General Surgery Revenue Cycle Overview
General surgery revenue cycle management balances high-value, low-volume surgical cases with moderate-value, higher-volume E/M encounters. A typical general surgeon generates $800,000 to $1,200,000 in annual charges from 400 to 600 surgical cases and 1,500 to 2,500 office visits per year. The revenue mix is approximately 65% to 75% from surgical procedures and 25% to 35% from E/M encounters (pre-operative consultations, post-operative follow-up beyond global periods, and non-surgical patient management). Managing both revenue streams effectively requires tracking different KPIs for each.
Surgical Case Volume and Revenue Per Case
Track surgical case volume by procedure category monthly. A full-time general surgeon should perform 8 to 12 cases per week, or 35 to 50 per month. Below 8 cases per week suggests insufficient referral volume or scheduling inefficiency. Average revenue per surgical case should be $800 to $1,200 after contractual adjustments. If the average falls below $700, investigate the case mix (too many minor procedures versus major cases), payer contract rates, and modifier usage (especially whether modifier 22 is being applied for complex cases). Track revenue per case by procedure type: cholecystectomy should collect $700 to $1,000, appendectomy $600 to $900, hernia repair $600 to $1,200, and breast surgery $800 to $1,500.

▶ **What is expected**
Carry on the general surgery revenue cycle overview from the end of its last paragraph.

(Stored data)

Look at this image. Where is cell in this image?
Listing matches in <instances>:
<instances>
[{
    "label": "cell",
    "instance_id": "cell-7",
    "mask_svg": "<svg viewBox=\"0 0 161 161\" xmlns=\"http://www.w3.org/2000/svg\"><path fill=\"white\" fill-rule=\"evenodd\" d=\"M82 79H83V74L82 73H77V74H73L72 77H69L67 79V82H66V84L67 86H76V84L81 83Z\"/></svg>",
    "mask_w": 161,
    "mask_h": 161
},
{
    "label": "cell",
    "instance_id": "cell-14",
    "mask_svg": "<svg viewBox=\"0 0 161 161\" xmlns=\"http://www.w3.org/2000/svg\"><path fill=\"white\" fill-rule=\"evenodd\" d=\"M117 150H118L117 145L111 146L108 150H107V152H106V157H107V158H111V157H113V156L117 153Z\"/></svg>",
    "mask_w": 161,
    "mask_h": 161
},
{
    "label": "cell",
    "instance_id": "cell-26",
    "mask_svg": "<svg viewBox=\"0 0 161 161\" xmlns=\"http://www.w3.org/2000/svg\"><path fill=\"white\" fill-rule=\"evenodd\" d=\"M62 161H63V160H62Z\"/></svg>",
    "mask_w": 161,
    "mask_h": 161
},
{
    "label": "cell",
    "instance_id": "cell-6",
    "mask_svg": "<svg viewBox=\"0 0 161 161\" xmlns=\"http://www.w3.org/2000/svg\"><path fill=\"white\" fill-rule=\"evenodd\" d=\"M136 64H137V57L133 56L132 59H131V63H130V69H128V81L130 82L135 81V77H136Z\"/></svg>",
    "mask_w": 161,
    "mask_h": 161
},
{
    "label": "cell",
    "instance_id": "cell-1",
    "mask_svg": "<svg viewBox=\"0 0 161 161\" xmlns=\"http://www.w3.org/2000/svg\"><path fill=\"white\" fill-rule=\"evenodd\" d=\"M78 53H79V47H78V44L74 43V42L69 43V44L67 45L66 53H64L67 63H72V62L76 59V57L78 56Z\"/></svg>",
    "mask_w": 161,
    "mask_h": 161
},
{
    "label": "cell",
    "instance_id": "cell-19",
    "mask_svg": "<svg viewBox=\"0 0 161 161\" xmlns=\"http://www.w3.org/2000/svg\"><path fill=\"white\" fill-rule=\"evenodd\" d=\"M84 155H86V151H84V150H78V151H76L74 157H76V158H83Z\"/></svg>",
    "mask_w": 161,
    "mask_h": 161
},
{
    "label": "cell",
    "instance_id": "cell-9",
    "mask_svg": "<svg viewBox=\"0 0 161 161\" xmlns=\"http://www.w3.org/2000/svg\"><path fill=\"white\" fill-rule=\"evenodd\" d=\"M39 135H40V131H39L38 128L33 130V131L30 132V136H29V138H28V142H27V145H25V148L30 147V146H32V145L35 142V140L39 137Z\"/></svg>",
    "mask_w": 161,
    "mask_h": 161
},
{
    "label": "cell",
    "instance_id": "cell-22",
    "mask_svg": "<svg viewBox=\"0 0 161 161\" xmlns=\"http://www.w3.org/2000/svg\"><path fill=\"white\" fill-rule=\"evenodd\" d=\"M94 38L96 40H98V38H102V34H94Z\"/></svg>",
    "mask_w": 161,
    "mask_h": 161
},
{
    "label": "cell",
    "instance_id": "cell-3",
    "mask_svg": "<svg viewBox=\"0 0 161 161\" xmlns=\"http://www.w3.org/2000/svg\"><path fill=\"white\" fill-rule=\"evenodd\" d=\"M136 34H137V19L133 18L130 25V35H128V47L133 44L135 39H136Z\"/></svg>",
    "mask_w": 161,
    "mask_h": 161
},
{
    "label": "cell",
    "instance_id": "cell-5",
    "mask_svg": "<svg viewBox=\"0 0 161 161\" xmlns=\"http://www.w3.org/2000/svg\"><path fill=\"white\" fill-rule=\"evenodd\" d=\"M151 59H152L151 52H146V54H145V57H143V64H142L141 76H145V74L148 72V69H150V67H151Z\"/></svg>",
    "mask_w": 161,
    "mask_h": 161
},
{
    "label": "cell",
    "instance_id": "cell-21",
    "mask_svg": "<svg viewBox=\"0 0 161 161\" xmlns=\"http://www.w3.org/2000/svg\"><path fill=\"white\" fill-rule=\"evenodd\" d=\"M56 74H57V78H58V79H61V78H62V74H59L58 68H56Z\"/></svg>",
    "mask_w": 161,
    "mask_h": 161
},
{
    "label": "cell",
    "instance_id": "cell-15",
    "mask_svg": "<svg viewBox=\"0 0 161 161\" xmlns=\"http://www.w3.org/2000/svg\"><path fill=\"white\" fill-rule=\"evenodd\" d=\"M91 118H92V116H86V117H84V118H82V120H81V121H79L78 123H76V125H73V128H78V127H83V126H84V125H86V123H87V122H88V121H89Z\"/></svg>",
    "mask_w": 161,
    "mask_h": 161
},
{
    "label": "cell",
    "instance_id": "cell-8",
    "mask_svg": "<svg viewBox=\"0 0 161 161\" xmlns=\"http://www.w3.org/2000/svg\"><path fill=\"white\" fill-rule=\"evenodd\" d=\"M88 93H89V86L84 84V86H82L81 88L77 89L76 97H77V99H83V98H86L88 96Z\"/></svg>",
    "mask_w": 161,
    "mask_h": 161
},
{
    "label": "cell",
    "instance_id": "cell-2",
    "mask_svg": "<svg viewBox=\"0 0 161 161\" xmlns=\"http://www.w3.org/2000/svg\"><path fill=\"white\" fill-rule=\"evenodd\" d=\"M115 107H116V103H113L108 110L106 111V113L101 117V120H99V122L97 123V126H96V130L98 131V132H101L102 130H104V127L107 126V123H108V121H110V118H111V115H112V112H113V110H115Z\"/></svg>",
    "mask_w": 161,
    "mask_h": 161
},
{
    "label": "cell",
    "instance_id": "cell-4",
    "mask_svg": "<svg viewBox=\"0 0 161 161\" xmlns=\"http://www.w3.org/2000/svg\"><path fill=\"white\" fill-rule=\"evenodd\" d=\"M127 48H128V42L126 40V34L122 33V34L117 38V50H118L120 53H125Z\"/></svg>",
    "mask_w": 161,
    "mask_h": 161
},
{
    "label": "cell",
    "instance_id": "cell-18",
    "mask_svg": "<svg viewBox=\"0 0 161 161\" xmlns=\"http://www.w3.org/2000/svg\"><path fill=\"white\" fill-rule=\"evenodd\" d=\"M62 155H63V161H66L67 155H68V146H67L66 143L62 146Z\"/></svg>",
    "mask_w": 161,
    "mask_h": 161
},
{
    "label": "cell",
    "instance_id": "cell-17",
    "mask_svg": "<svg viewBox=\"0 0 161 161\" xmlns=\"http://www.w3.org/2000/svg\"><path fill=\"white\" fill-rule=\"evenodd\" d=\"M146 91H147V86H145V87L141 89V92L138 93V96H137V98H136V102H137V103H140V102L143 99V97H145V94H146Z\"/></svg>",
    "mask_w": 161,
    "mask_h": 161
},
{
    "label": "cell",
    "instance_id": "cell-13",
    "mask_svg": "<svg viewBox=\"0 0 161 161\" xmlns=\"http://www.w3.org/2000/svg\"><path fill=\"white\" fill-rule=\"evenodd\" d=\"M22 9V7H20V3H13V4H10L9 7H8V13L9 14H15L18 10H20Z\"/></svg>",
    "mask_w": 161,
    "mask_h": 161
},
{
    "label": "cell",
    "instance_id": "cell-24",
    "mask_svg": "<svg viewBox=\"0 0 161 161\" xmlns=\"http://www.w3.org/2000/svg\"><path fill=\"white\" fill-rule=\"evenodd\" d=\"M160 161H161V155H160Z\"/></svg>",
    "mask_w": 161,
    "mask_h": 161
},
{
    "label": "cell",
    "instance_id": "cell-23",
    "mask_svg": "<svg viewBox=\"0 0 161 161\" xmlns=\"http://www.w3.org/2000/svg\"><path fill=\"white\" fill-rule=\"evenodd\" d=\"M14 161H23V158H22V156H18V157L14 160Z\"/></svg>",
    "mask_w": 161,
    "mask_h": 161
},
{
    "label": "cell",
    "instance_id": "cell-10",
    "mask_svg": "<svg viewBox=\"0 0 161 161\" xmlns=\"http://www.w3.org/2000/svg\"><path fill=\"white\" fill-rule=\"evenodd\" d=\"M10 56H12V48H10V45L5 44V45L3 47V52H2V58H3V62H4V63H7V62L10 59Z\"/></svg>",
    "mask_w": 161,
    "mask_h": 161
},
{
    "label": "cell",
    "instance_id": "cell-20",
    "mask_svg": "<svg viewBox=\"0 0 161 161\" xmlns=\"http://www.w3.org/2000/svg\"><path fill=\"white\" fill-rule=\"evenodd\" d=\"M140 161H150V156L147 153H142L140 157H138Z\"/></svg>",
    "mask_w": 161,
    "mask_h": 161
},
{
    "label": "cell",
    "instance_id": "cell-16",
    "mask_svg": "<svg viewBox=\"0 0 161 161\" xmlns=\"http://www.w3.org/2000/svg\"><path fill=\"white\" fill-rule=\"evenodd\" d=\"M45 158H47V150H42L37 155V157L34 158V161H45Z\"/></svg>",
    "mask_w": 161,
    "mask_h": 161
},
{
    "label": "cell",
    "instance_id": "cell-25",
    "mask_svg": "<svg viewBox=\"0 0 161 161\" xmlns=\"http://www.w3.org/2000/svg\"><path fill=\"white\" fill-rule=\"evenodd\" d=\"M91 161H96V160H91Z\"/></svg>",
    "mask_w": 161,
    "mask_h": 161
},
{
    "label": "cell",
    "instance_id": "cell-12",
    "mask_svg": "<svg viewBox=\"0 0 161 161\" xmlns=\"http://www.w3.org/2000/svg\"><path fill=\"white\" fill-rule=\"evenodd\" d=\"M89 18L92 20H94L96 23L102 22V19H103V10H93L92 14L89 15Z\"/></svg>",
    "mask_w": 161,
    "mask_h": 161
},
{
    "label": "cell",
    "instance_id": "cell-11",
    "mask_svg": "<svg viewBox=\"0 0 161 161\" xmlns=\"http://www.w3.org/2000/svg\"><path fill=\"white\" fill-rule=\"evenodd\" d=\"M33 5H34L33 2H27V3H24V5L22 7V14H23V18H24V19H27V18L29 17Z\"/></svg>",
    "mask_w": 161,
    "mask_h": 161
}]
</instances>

▶ **The answer**
Operating Room Utilization
For surgeons with dedicated OR time, track OR utilization rate (scheduled case time divided by available OR time). The benchmark is 75% to 85% utilization. Below 70% indicates underuse of OR time that could be filled with additional cases. Above 90% creates scheduling pressure that leads to case start delays and surgeon fatigue. OR utilization directly affects revenue because unused OR time cannot be recovered. If utilization is below 70%, review the referral pipeline, case scheduling efficiency, and whether outpatient procedures (hernia repair, breast biopsy) are being appropriately scheduled in the OR versus office or ASC settings.
Global Period Revenue Impact
The 90-day global period affects revenue calculations because post-operative E/M visits during the global window generate no additional reimbursement. For a surgeon performing 40 major procedures per month, each with a 90-day global period, there are approximately 120 patients in active global periods at any given time. If each patient has 2 to 3 post-operative visits during the global period, that represents 240 to 360 “free” visits per month. Track the number of post-operative visits per case and the cost of providing those visits (staff time, supplies, room utilization) to understand the true profit margin on surgical cases.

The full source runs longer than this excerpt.